[Date Prev][Date Next][Thread Prev][Thread Next][Date Index][Thread Index]
Re: New program: rand(1)
From: |
Tim Rice |
Subject: |
Re: New program: rand(1) |
Date: |
Sun, 21 Aug 2022 23:47:23 +0000 |
Hey Shawn,
Thanks for your input.
I do kind of feel like datamash should focus on working with existing data,
not generating new sets, and that this rand might be better suited as a
separate project, but not strongly enough to protest very much.
I thought about it. I figured there was precedent with programs like
decorate(1) to implement non-core functionality in such an extra program.
Unlike decorate, rand will make certain aspects of datamash(1) development
better.
I can really see the argument both ways, so I'm open to more pressure to spin
off rand into a separate project if people think that is best :)

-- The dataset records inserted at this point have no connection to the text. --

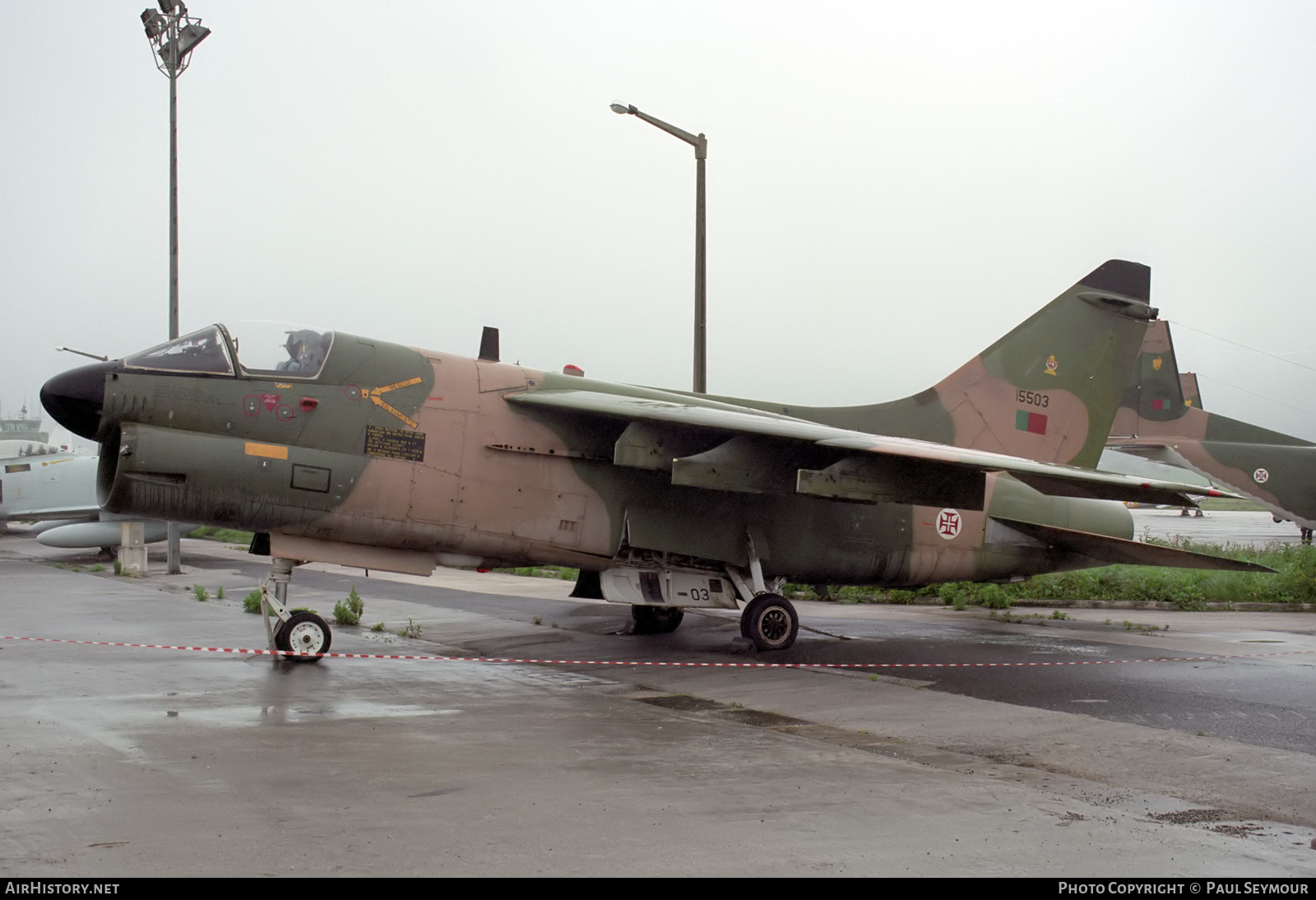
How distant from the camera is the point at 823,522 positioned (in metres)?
12.5

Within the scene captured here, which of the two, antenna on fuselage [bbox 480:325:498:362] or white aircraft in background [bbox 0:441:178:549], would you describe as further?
white aircraft in background [bbox 0:441:178:549]

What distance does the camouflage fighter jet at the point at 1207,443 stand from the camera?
25734 millimetres

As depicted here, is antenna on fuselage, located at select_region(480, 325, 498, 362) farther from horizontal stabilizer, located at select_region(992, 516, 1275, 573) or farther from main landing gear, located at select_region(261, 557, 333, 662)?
horizontal stabilizer, located at select_region(992, 516, 1275, 573)

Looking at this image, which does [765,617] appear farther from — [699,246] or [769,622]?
[699,246]

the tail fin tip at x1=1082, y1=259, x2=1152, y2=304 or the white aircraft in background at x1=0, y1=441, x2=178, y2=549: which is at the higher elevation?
the tail fin tip at x1=1082, y1=259, x2=1152, y2=304

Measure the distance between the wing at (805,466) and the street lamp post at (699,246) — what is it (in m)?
5.99

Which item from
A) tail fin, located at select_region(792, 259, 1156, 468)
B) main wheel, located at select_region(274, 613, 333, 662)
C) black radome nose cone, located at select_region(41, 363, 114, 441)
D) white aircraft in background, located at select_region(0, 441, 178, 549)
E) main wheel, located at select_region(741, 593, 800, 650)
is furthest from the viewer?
white aircraft in background, located at select_region(0, 441, 178, 549)

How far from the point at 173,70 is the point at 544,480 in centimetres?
1577

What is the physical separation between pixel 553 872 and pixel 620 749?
253cm

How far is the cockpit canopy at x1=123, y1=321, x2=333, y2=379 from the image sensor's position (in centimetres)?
1008

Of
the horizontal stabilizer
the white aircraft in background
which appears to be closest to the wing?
the horizontal stabilizer

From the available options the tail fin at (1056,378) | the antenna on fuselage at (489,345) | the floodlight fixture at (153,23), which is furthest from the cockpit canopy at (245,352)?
the floodlight fixture at (153,23)

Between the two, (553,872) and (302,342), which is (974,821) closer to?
(553,872)

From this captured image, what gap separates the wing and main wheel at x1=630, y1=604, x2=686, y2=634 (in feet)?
10.5
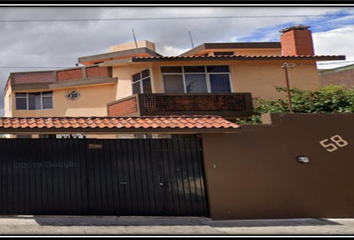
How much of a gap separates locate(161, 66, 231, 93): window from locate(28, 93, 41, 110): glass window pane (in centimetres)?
971

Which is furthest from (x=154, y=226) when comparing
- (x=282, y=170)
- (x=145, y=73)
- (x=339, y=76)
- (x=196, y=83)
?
(x=339, y=76)

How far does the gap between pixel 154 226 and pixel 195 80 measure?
1051 cm

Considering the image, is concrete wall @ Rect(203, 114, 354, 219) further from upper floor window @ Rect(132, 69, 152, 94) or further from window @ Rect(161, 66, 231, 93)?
upper floor window @ Rect(132, 69, 152, 94)

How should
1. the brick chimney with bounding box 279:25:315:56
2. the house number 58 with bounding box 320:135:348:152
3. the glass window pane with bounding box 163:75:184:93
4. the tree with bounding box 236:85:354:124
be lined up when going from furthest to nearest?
the brick chimney with bounding box 279:25:315:56, the glass window pane with bounding box 163:75:184:93, the tree with bounding box 236:85:354:124, the house number 58 with bounding box 320:135:348:152

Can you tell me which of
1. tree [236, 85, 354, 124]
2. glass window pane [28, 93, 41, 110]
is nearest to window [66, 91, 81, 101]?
glass window pane [28, 93, 41, 110]

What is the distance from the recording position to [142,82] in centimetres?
1892

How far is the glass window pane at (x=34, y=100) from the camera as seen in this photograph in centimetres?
2406

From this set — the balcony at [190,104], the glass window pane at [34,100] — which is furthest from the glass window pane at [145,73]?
the glass window pane at [34,100]

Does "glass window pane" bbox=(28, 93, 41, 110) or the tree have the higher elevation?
"glass window pane" bbox=(28, 93, 41, 110)

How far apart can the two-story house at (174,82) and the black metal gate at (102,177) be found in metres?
7.04

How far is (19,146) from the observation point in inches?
379

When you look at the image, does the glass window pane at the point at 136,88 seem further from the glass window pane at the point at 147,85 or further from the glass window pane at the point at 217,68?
the glass window pane at the point at 217,68

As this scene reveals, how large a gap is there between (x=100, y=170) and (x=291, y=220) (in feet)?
17.0

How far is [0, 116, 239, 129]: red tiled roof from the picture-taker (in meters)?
9.46
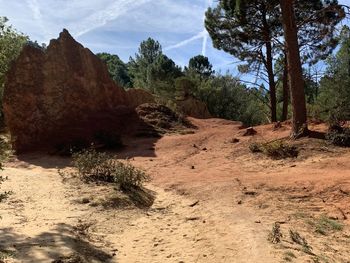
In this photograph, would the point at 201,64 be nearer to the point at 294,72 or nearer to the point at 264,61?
the point at 264,61

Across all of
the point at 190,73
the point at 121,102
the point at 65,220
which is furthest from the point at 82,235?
the point at 190,73

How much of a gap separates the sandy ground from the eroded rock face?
404cm

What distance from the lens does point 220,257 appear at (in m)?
5.59

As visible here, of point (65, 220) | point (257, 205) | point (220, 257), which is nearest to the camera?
point (220, 257)

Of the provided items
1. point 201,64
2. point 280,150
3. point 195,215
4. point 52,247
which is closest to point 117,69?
point 201,64

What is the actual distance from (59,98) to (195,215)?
36.3 ft

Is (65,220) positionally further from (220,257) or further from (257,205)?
(257,205)

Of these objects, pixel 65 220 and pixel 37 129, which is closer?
pixel 65 220

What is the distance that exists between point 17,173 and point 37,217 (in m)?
4.07

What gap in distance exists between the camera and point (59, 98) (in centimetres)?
1727

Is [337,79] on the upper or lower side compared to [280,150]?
upper

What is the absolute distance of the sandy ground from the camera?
5699 millimetres

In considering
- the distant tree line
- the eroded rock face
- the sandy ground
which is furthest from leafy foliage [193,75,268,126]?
the sandy ground

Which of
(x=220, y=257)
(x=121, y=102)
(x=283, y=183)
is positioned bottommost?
(x=220, y=257)
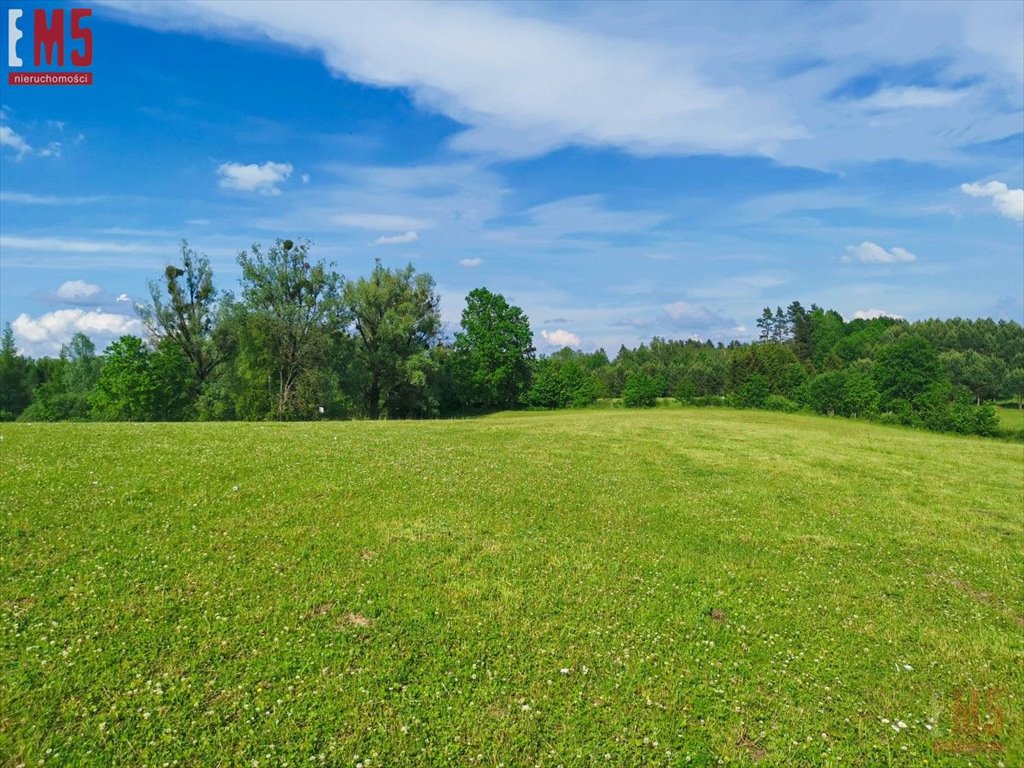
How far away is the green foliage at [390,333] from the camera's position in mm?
68062

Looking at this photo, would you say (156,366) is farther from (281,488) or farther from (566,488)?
(566,488)

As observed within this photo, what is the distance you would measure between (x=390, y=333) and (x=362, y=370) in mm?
6044

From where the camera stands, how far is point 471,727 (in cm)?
812

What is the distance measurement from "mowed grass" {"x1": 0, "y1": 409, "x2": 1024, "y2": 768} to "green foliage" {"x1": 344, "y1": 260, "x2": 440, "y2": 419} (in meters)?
47.4

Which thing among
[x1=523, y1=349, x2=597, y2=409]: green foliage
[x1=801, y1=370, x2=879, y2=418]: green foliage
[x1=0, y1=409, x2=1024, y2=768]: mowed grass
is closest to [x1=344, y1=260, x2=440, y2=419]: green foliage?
[x1=523, y1=349, x2=597, y2=409]: green foliage

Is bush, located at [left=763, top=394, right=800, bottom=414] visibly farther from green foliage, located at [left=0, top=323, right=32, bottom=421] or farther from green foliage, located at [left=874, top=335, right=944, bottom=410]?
green foliage, located at [left=0, top=323, right=32, bottom=421]

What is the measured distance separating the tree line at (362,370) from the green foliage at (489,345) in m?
0.25

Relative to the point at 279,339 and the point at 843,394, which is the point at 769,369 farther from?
the point at 279,339

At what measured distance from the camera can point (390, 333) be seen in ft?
224

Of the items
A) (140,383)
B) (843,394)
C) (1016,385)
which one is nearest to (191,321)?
(140,383)

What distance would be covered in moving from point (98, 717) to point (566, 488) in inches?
620

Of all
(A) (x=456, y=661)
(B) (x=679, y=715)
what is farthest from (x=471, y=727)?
(B) (x=679, y=715)

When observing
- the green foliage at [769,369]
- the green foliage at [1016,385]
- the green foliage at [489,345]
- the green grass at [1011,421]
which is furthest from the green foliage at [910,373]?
the green foliage at [489,345]

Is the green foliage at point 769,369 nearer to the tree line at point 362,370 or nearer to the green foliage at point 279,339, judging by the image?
the tree line at point 362,370
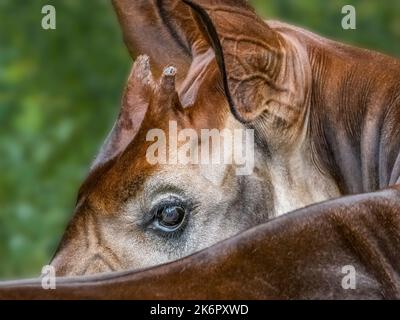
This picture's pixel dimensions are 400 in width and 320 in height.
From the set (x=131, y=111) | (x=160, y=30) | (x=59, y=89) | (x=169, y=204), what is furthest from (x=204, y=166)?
(x=59, y=89)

We should get it right now, while we're still in the early part of the next release
cycle. It's no big deal to revert the current implementation with a new commit that says
something like "rand(1): Move this to a separate project.". Our decision now
helps set a demarkation for the future, between which features will be seen as
appropriate for the GNU Datmash project, and which will not.
Arguments for keeping rand(1) in GNU Datamash (which I will acronym as GD):
* Ensure GD ships with a way for developers to benchmark its performance and
test some of its statistical functions like jarque.
* The core mission of GD is to provide fast and easy ways to munge data and generate
statistical summaries from the CLI. People doing this kind of work will often also be
after "fake" data. By including the extra functionality in GD, they don't need
to install yet another package. GD becomes even more useful to people who want that
functionality, not less useful to people who don't, and saves splitting effort between
multiple projects.
* There is precedent for GD to not be just one program, but a suite of data tools. Two
and a half years ago, GD went from one program to two programs. In five or ten years from
now, GD may be not just two programs but half a dozen or more, the "coreutils of
data". So long as these programs suit the general theme of data utilities that work
in CLI pipelines, I think it is one possible future worth considering.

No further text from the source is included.